Exercise task: Find each line in the records below that contains the string "container" and report those lines in full.

Supplied material:
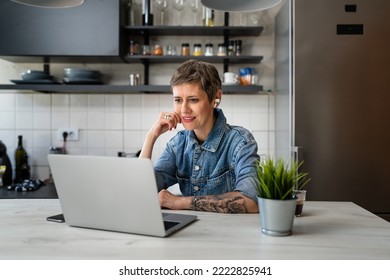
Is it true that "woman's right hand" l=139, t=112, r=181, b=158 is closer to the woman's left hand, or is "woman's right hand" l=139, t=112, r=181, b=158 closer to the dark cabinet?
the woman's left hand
...
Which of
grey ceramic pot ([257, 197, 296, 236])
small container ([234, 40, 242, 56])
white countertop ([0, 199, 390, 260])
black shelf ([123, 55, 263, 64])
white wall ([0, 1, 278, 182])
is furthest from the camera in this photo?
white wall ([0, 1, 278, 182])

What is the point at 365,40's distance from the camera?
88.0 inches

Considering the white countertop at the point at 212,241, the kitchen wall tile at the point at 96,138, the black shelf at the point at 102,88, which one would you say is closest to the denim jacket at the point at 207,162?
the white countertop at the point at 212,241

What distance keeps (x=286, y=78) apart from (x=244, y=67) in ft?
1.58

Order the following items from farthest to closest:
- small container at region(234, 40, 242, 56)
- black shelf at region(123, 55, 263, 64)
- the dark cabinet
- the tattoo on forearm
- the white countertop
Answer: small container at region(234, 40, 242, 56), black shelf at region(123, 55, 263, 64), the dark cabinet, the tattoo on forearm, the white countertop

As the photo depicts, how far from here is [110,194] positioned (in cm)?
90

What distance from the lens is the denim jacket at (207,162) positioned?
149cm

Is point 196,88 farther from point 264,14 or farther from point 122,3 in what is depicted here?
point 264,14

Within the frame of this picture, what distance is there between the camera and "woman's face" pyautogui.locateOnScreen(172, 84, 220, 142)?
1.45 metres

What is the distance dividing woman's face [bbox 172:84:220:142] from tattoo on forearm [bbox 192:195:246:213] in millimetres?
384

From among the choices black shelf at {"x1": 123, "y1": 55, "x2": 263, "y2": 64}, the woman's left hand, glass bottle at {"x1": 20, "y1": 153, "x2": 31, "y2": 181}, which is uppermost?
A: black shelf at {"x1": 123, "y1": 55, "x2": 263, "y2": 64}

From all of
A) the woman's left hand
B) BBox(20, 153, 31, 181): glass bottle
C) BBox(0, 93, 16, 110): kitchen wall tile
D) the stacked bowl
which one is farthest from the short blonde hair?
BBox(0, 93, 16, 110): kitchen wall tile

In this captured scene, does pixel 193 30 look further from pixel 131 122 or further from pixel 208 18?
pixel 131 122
==
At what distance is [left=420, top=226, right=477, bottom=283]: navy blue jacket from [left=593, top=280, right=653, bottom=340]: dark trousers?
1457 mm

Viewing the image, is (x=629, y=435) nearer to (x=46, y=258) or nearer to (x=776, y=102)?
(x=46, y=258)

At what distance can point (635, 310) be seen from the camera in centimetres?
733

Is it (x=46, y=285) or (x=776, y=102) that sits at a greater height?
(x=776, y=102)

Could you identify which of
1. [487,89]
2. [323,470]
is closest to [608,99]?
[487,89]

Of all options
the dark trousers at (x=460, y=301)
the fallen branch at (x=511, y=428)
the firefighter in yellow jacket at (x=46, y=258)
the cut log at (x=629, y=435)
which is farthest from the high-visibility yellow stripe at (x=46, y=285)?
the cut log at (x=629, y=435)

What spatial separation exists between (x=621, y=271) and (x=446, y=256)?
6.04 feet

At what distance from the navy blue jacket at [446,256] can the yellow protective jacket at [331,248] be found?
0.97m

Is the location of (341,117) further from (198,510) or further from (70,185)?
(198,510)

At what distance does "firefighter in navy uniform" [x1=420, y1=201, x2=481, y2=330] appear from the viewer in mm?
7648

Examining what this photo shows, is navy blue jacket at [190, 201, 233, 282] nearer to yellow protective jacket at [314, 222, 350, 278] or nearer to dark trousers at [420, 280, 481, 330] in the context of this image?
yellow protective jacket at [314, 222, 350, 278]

Finished exercise:
small container ([234, 40, 242, 56])
- small container at region(234, 40, 242, 56)
Answer: small container at region(234, 40, 242, 56), black shelf at region(123, 55, 263, 64), the dark cabinet, the tattoo on forearm, the white countertop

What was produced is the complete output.